The undersigned hereby grants to each such attorney-in-fact full power and authority to do and perform any and every act and thing whatsoever requisite, necessary, or proper to be done in the exercise of any of the rights and powers herein granted, as fully to all intents and purposes as the undersigned might or could do if personally present, with full power of substitution or revocation, hereby ratifying and confirming all that the attorney-in-fact, or the attorney-in-fact's substitute or substitutes, will lawfully do or cause to be done by virtue of this Power of Attorney and the rights and powers herein granted. The undersigned acknowledges that the foregoing attorneys-in-fact, and their substitutes, in serving in such capacity at the request of the undersigned, are not assuming, nor is BG Staffing, Inc. or any of its subsidiaries, any of the undersigned's responsibilities to comply with Section 16 of the Exchange Act or any liabilities of the undersigned arising pursuant to Section 16 of the Exchange Act.
The undersigned agrees that each such attorney-in-fact may rely entirely on information furnished orally or in writing by or at the direction of the undersigned to the attorney-in-fact.
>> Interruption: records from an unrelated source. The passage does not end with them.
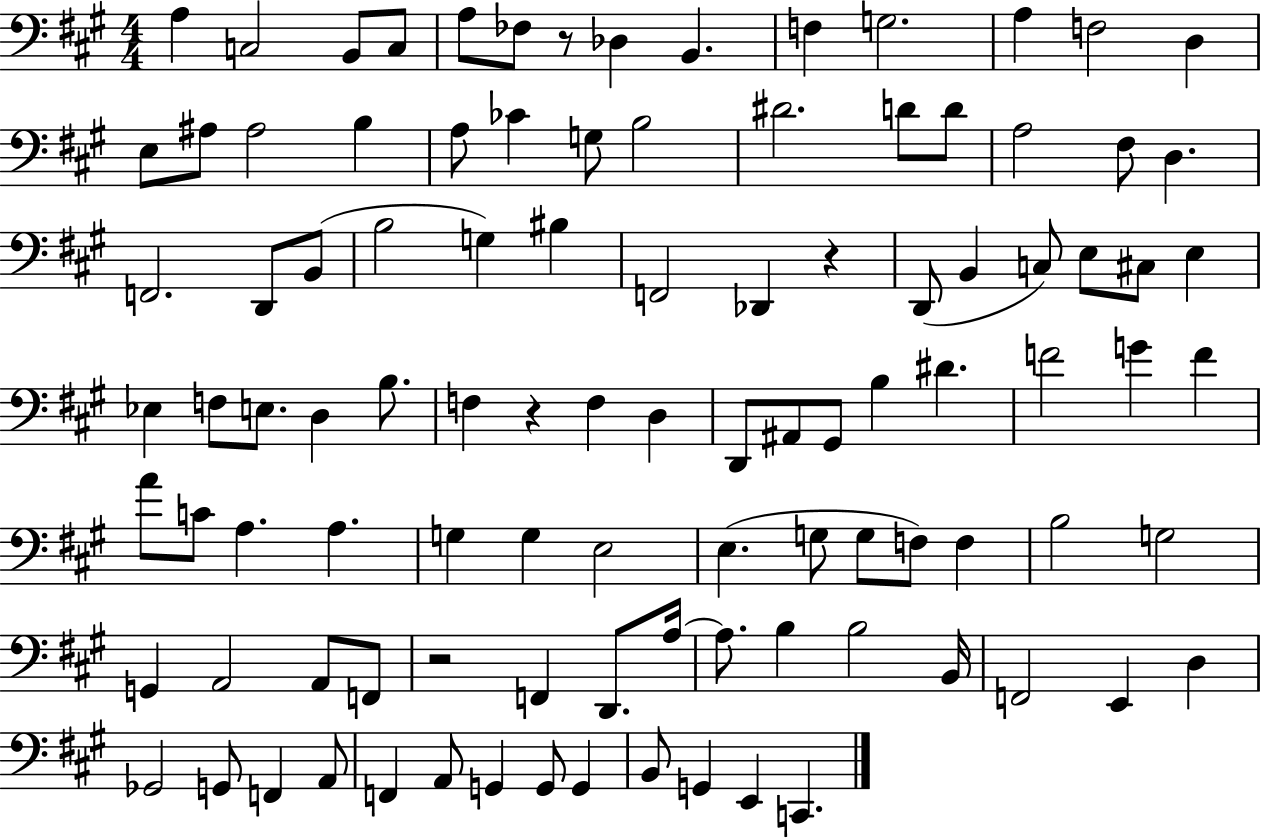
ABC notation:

X:1
T:Untitled
M:4/4
L:1/4
K:A
A, C,2 B,,/2 C,/2 A,/2 _F,/2 z/2 _D, B,, F, G,2 A, F,2 D, E,/2 ^A,/2 ^A,2 B, A,/2 _C G,/2 B,2 ^D2 D/2 D/2 A,2 ^F,/2 D, F,,2 D,,/2 B,,/2 B,2 G, ^B, F,,2 _D,, z D,,/2 B,, C,/2 E,/2 ^C,/2 E, _E, F,/2 E,/2 D, B,/2 F, z F, D, D,,/2 ^A,,/2 ^G,,/2 B, ^D F2 G F A/2 C/2 A, A, G, G, E,2 E, G,/2 G,/2 F,/2 F, B,2 G,2 G,, A,,2 A,,/2 F,,/2 z2 F,, D,,/2 A,/4 A,/2 B, B,2 B,,/4 F,,2 E,, D, _G,,2 G,,/2 F,, A,,/2 F,, A,,/2 G,, G,,/2 G,, B,,/2 G,, E,, C,,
The undersigned also agrees to indemnify and hold harmless BG Staffing, Inc., its subsidiaries, and each such attorney-in-fact against any losses, claims, damages, or liabilities (or actions in these respects) that arise out of or are based upon any untrue statements or omissions of necessary facts in the information provided by or at the direction of the undersigned, or upon the lack of timeliness in the delivery of information by or at the direction of the undersigned, to that attorney-in-fact for purposes of executing, acknowledging, delivering, or filing any Form 3, 4, or 5 (including any amendment thereto) and agrees to reimburse BG Staffing, Inc., its subsidiaries, and the attorney-in-fact on demand for any legal or other expenses reasonably incurred in connection with investigating or defending against any such loss, claim, damage, liability, or action.
This Power of Attorney shall remain in full force and effect until the undersigned is no longer required to file Forms 3, 4, and 5 with respect to the undersigned's holdings of and transactions in securities of BG Staffing, Inc., unless earlier revoked by the undersigned in a signed writing delivered to the foregoing attorneys-in-fact.
IN WITNESS WHEREOF, the undersigned has caused this Power of Attorney to be executed as of the date written below.
__/s/Beth Garvey______________________________
Name: Beth Garvey
Date: 05/04/2023
[Power of Attorney For Executing Forms 3, 4, and 5 BG Staffing, Inc.]